In deze zaak heeft de kinderrechter op 17 augustus 2020 de ondertoezichtstelling van de minderjarige [minderjarige] uitgesproken voor de duur van twaalf maanden. De Raad voor de Kinderbescherming heeft dit verzoek ingediend, omdat er ernstige zorgen zijn over de ontwikkeling van [minderjarige], die lijdt onder de gevolgen van de vechtscheiding van zijn ouders. De kinderrechter heeft vastgesteld dat [minderjarige] momenteel bij zijn moeder woont, maar dat er veel onduidelijkheid is over zijn toekomstperspectief. De ouders zijn het niet eens over de verhuizing van [minderjarige] naar [naam land], wat leidt tot verdere complicaties in de zorg voor hem.
De kinderrechter heeft tijdens de zitting de standpunten van de betrokken partijen gehoord, waaronder de vader, de moeder, en vertegenwoordigers van de Gecertificeerde Instelling (GI). De vader heeft aangegeven dat [minderjarige] veel problemen heeft, waaronder een verslaving aan drugs en een gebrek aan motivatie om naar school te gaan. De moeder is niet verschenen en heeft geen medewerking verleend aan de hulpverlening. De kinderrechter heeft geconcludeerd dat de ouders niet in staat zijn om de noodzakelijke zorg voor [minderjarige] te bieden en dat er een dringende behoefte is aan een jeugdzorgwerker.

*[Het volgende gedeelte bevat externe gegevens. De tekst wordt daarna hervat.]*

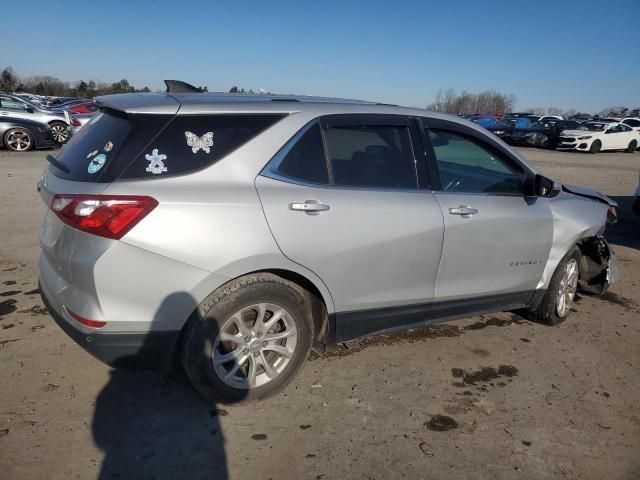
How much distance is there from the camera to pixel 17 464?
8.02 ft

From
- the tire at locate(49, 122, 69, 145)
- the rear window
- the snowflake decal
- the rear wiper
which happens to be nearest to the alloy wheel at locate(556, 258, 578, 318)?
the rear window

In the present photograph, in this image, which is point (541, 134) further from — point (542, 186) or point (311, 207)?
point (311, 207)

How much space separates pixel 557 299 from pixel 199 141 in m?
3.32

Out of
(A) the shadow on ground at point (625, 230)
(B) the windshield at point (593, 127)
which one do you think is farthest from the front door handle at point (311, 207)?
(B) the windshield at point (593, 127)

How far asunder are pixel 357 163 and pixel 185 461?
198cm

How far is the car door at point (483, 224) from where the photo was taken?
348cm

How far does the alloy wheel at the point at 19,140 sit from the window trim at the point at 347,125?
14.5 metres

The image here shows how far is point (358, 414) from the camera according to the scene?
3010 millimetres

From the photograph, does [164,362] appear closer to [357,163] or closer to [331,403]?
[331,403]

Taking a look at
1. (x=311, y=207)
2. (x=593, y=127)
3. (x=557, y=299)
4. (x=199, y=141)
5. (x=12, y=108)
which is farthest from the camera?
(x=593, y=127)

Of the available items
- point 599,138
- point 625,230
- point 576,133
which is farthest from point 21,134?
point 599,138

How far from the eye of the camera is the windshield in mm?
25984

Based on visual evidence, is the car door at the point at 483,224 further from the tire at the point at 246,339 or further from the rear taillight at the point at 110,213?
the rear taillight at the point at 110,213

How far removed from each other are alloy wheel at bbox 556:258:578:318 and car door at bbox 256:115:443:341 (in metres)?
1.59
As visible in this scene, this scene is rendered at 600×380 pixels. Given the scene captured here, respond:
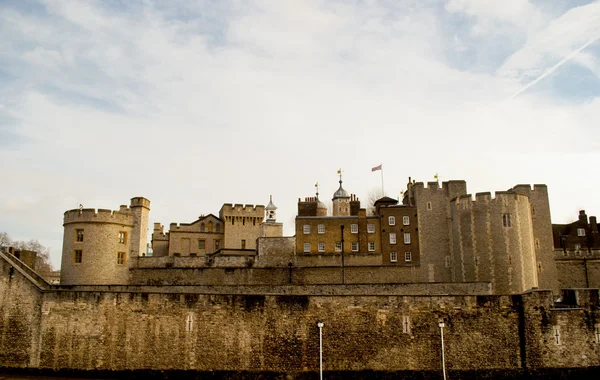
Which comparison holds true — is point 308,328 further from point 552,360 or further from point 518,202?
point 518,202

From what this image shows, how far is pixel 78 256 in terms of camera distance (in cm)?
3441

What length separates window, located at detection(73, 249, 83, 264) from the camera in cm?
3421

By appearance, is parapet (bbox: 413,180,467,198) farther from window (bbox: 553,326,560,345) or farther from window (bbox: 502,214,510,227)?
window (bbox: 553,326,560,345)

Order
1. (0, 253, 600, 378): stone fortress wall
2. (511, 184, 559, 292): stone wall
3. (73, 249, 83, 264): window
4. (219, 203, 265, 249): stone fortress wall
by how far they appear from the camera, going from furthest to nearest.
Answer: (219, 203, 265, 249): stone fortress wall < (511, 184, 559, 292): stone wall < (73, 249, 83, 264): window < (0, 253, 600, 378): stone fortress wall

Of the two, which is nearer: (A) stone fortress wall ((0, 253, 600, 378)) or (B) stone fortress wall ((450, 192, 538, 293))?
(A) stone fortress wall ((0, 253, 600, 378))

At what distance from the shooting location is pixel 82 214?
34.7 metres

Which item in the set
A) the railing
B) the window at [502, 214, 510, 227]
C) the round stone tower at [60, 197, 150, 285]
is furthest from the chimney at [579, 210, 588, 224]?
the railing

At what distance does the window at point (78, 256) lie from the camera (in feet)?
112

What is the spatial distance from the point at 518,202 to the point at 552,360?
1385cm

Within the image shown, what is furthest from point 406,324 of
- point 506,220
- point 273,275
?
Result: point 273,275

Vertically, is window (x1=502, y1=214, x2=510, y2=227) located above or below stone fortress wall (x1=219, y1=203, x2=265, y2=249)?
below

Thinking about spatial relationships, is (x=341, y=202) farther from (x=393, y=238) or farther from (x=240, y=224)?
(x=393, y=238)

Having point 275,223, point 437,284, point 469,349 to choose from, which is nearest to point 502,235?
point 437,284

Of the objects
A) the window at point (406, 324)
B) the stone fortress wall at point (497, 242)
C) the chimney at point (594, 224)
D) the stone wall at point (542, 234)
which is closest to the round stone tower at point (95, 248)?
the window at point (406, 324)
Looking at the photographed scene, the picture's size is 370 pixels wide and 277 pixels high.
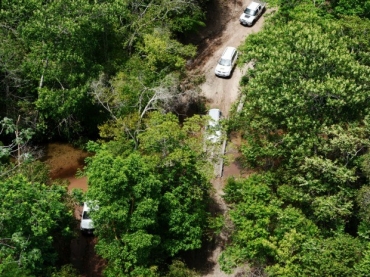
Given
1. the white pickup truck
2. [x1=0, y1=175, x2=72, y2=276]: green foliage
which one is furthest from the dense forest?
the white pickup truck

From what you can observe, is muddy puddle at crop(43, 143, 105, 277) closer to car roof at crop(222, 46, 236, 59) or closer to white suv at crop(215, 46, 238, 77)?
white suv at crop(215, 46, 238, 77)

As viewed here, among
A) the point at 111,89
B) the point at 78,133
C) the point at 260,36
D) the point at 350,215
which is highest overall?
the point at 260,36

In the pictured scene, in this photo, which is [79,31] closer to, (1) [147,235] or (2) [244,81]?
(2) [244,81]

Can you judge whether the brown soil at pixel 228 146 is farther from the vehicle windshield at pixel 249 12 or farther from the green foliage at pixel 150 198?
the green foliage at pixel 150 198

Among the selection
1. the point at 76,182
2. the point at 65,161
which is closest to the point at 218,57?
the point at 65,161

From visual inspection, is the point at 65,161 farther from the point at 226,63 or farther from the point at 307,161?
the point at 307,161

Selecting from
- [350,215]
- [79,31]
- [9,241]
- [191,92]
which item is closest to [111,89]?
[79,31]
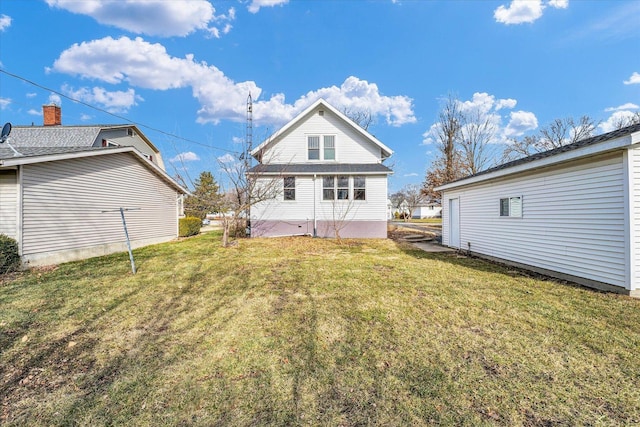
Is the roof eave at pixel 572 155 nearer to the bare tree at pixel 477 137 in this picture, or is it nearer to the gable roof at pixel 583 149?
the gable roof at pixel 583 149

De kinderrechter heeft de GI opgedragen om binnen zes weken een jeugdzorgwerker beschikbaar te stellen, ondanks de wachtlijstproblematiek. De beslissing om [minderjarige] onder toezicht te stellen is genomen om zijn ontwikkeling te beschermen en om ervoor te zorgen dat hij de nodige hulp en ondersteuning krijgt. De beschikking is uitvoerbaar bij voorraad verklaard, wat betekent dat de ondertoezichtstelling onmiddellijk van kracht is. Hoger beroep tegen deze beschikking kan worden ingesteld door de verzoekers en belanghebbenden binnen drie maanden na de uitspraak.